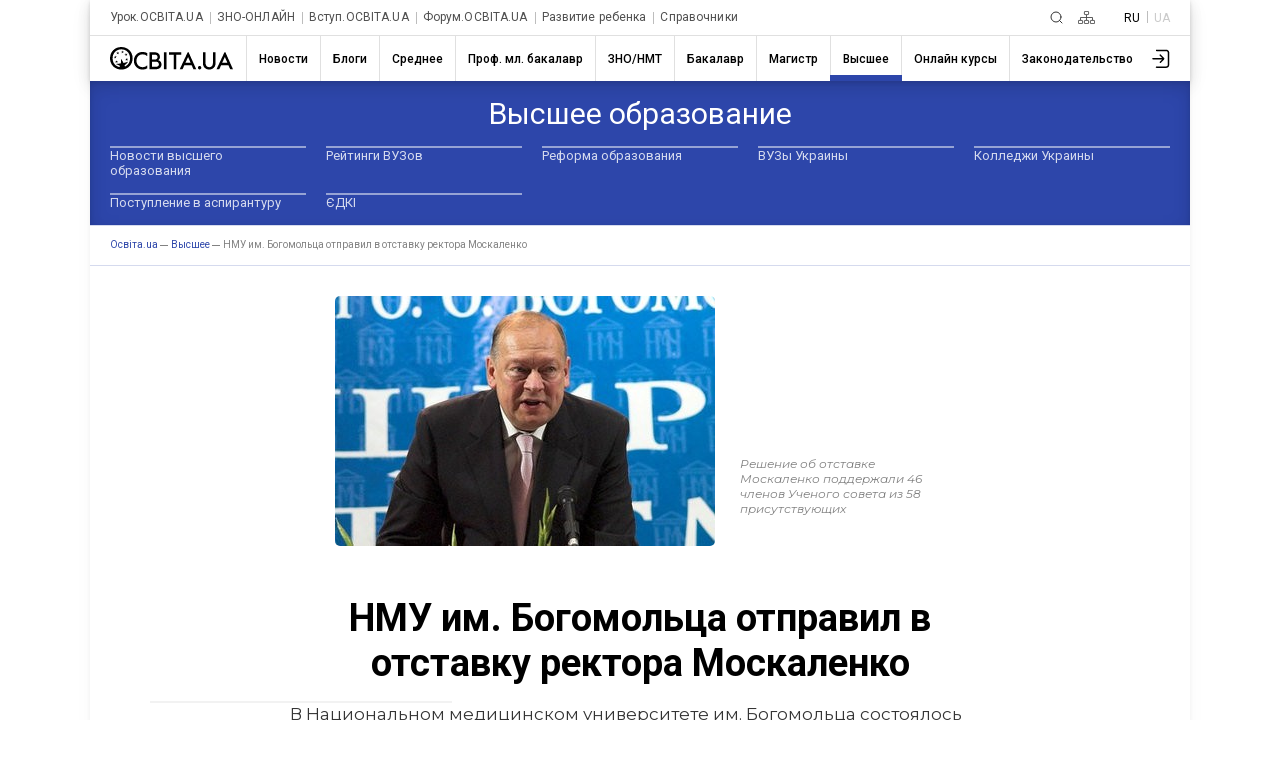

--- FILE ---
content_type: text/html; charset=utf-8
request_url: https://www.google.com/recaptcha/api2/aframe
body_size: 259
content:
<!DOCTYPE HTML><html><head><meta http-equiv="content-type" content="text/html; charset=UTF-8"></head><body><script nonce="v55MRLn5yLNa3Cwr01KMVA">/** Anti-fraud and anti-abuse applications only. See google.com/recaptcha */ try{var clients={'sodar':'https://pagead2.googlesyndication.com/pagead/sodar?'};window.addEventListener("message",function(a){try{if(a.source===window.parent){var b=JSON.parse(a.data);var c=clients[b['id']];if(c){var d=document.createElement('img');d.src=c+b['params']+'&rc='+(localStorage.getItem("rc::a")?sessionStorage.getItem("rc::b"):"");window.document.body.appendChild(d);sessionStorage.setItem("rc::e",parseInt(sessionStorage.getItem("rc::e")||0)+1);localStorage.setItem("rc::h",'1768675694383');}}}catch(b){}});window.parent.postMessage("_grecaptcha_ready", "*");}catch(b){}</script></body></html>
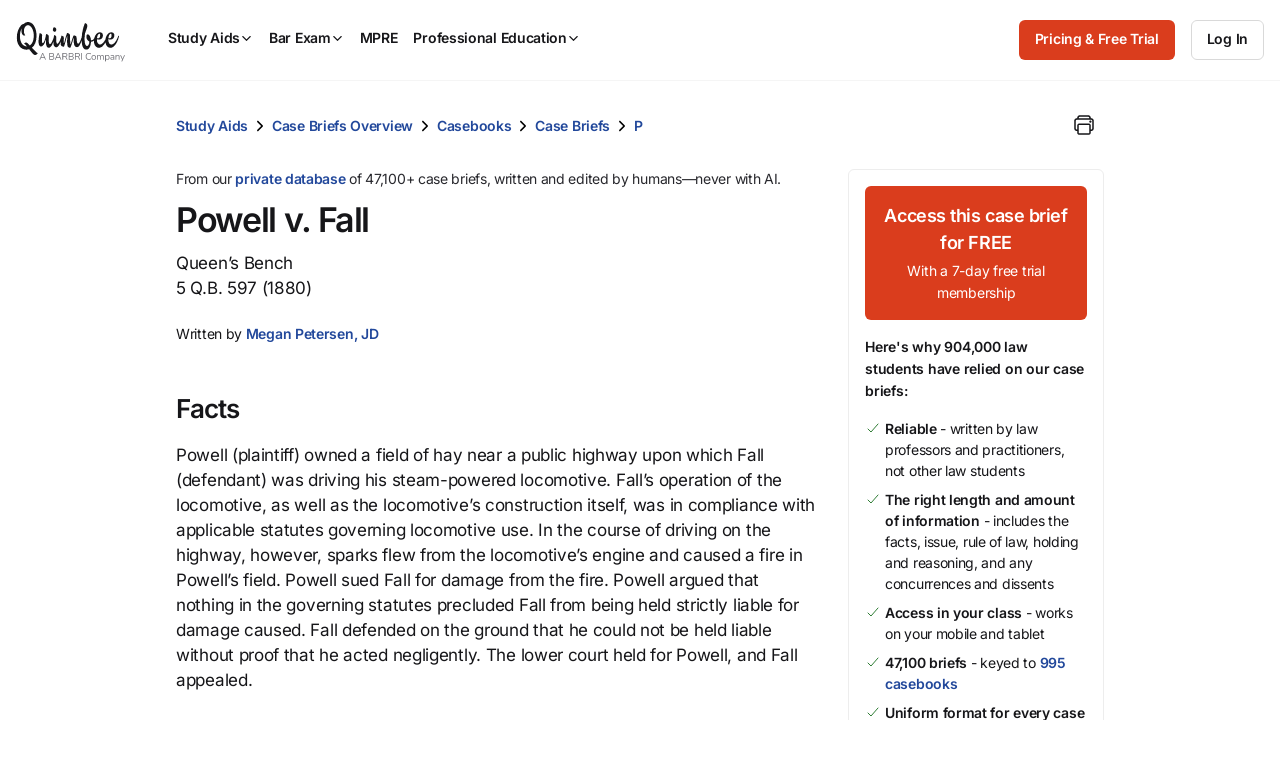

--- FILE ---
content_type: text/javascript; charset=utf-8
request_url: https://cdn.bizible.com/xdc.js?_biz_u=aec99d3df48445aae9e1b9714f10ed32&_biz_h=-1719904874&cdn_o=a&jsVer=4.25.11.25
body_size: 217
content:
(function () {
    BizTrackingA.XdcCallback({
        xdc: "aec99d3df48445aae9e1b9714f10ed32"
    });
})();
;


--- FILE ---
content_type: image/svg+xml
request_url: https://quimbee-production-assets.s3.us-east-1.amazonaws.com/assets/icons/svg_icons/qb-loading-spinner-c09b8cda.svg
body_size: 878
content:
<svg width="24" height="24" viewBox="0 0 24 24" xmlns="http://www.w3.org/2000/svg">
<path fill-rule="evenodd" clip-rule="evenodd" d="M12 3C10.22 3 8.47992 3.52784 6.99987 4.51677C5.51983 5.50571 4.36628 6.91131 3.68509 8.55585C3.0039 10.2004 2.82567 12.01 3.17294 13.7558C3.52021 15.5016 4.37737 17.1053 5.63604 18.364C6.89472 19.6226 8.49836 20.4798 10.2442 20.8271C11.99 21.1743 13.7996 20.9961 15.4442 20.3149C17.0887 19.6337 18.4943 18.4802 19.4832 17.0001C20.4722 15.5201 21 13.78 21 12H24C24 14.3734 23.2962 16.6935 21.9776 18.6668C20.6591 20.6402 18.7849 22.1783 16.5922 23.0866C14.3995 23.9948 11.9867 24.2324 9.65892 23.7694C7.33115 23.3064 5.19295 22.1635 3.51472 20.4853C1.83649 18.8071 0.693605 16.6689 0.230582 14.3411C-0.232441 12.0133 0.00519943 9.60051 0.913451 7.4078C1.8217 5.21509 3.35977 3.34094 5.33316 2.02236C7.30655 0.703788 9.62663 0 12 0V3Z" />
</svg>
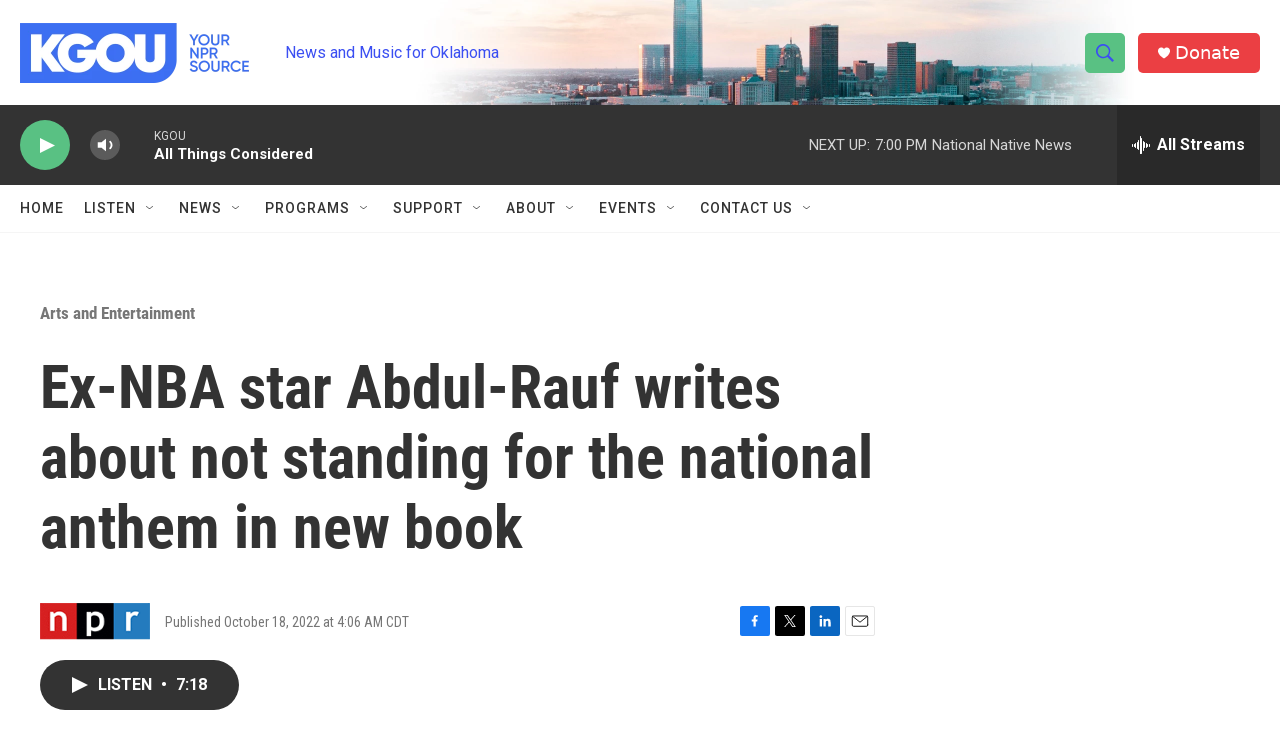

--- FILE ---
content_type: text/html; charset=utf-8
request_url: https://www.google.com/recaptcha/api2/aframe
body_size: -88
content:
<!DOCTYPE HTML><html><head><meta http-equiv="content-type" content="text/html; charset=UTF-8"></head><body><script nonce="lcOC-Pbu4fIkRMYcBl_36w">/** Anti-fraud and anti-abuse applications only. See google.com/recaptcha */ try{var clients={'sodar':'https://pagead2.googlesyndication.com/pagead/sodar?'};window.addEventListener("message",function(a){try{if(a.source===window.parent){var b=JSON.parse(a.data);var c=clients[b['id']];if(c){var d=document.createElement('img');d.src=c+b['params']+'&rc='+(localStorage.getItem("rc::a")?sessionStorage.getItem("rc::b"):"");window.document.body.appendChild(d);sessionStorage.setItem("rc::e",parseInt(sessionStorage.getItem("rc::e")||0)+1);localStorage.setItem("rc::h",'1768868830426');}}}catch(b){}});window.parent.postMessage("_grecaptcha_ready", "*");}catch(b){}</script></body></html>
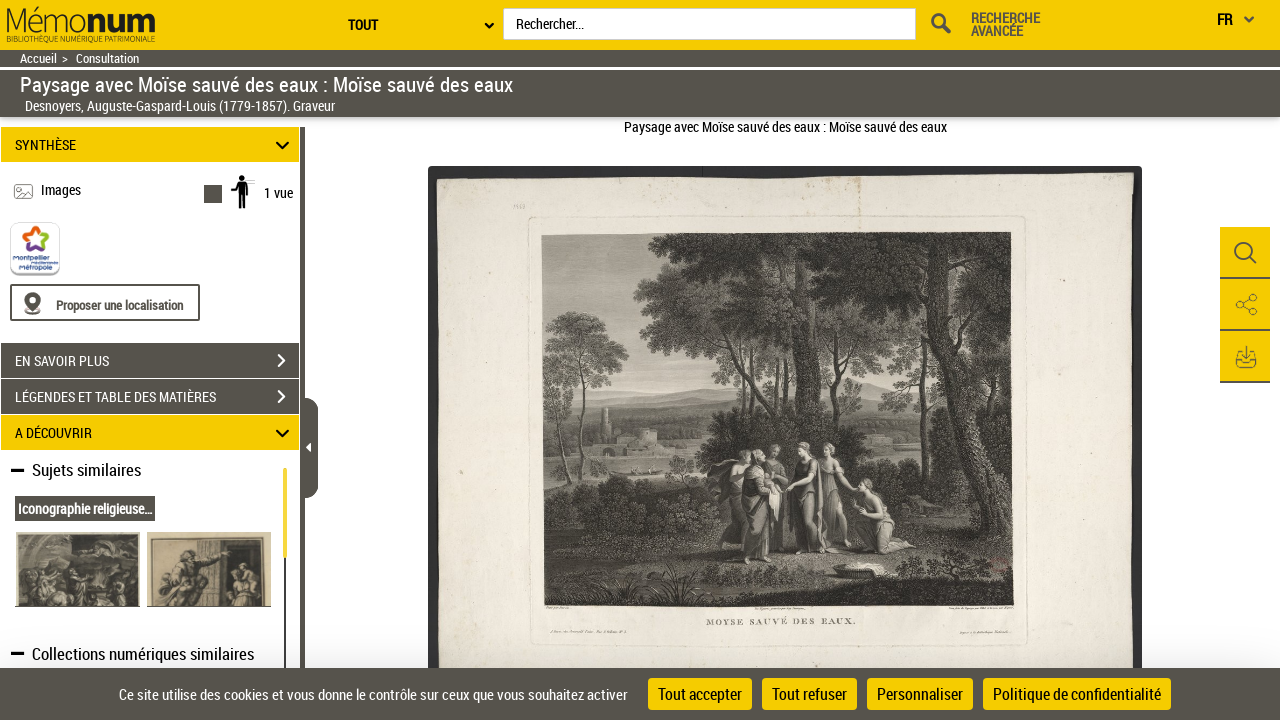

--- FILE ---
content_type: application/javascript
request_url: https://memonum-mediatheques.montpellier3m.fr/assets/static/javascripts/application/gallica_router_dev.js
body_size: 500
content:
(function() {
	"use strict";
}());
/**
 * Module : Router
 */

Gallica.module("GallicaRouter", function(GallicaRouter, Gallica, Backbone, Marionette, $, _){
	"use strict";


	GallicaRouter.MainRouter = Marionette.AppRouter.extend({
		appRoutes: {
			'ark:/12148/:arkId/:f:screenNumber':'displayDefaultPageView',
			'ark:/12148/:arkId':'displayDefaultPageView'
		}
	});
*****
* [Your instructions] Return the records above exactly, without the pictures.

* [Solution for this exercise]
--- FILE ---
content_type: text/html; charset=utf-8
request_url: https://www.google.com/recaptcha/api2/aframe
body_size: 259
content:
<!DOCTYPE HTML><html><head><meta http-equiv="content-type" content="text/html; charset=UTF-8"></head><body><script nonce="v55MRLn5yLNa3Cwr01KMVA">/** Anti-fraud and anti-abuse applications only. See google.com/recaptcha */ try{var clients={'sodar':'https://pagead2.googlesyndication.com/pagead/sodar?'};window.addEventListener("message",function(a){try{if(a.source===window.parent){var b=JSON.parse(a.data);var c=clients[b['id']];if(c){var d=document.createElement('img');d.src=c+b['params']+'&rc='+(localStorage.getItem("rc::a")?sessionStorage.getItem("rc::b"):"");window.document.body.appendChild(d);sessionStorage.setItem("rc::e",parseInt(sessionStorage.getItem("rc::e")||0)+1);localStorage.setItem("rc::h",'1768675694383');}}}catch(b){}});window.parent.postMessage("_grecaptcha_ready", "*");}catch(b){}</script></body></html>

--- FILE ---
content_type: text/javascript; charset=utf-8
request_url: https://cdn.bizible.com/xdc.js?_biz_u=aec99d3df48445aae9e1b9714f10ed32&_biz_h=-1719904874&cdn_o=a&jsVer=4.25.11.25
body_size: 217
content:
(function () {
    BizTrackingA.XdcCallback({
        xdc: "aec99d3df48445aae9e1b9714f10ed32"
    });
})();
;


--- FILE ---
content_type: image/svg+xml
request_url: https://quimbee-production-assets.s3.us-east-1.amazonaws.com/assets/icons/svg_icons/qb-loading-spinner-c09b8cda.svg
body_size: 878
content:
<svg width="24" height="24" viewBox="0 0 24 24" xmlns="http://www.w3.org/2000/svg">
<path fill-rule="evenodd" clip-rule="evenodd" d="M12 3C10.22 3 8.47992 3.52784 6.99987 4.51677C5.51983 5.50571 4.36628 6.91131 3.68509 8.55585C3.0039 10.2004 2.82567 12.01 3.17294 13.7558C3.52021 15.5016 4.37737 17.1053 5.63604 18.364C6.89472 19.6226 8.49836 20.4798 10.2442 20.8271C11.99 21.1743 13.7996 20.9961 15.4442 20.3149C17.0887 19.6337 18.4943 18.4802 19.4832 17.0001C20.4722 15.5201 21 13.78 21 12H24C24 14.3734 23.2962 16.6935 21.9776 18.6668C20.6591 20.6402 18.7849 22.1783 16.5922 23.0866C14.3995 23.9948 11.9867 24.2324 9.65892 23.7694C7.33115 23.3064 5.19295 22.1635 3.51472 20.4853C1.83649 18.8071 0.693605 16.6689 0.230582 14.3411C-0.232441 12.0133 0.00519943 9.60051 0.913451 7.4078C1.8217 5.21509 3.35977 3.34094 5.33316 2.02236C7.30655 0.703788 9.62663 0 12 0V3Z" />
</svg>

--- FILE ---
content_type: text/html; charset=utf-8
request_url: https://www.google.com/recaptcha/api2/aframe
body_size: -88
content:
<!DOCTYPE HTML><html><head><meta http-equiv="content-type" content="text/html; charset=UTF-8"></head><body><script nonce="lcOC-Pbu4fIkRMYcBl_36w">/** Anti-fraud and anti-abuse applications only. See google.com/recaptcha */ try{var clients={'sodar':'https://pagead2.googlesyndication.com/pagead/sodar?'};window.addEventListener("message",function(a){try{if(a.source===window.parent){var b=JSON.parse(a.data);var c=clients[b['id']];if(c){var d=document.createElement('img');d.src=c+b['params']+'&rc='+(localStorage.getItem("rc::a")?sessionStorage.getItem("rc::b"):"");window.document.body.appendChild(d);sessionStorage.setItem("rc::e",parseInt(sessionStorage.getItem("rc::e")||0)+1);localStorage.setItem("rc::h",'1768868830426');}}}catch(b){}});window.parent.postMessage("_grecaptcha_ready", "*");}catch(b){}</script></body></html>

--- FILE ---
content_type: application/javascript
request_url: https://memonum-mediatheques.montpellier3m.fr/assets/static/javascripts/application/gallica_router_dev.js
body_size: 500
content:
(function() {
	"use strict";
}());
/**
 * Module : Router
 */

Gallica.module("GallicaRouter", function(GallicaRouter, Gallica, Backbone, Marionette, $, _){
	"use strict";


	GallicaRouter.MainRouter = Marionette.AppRouter.extend({
		appRoutes: {
			'ark:/12148/:arkId/:f:screenNumber':'displayDefaultPageView',
			'ark:/12148/:arkId':'displayDefaultPageView'
		}
	});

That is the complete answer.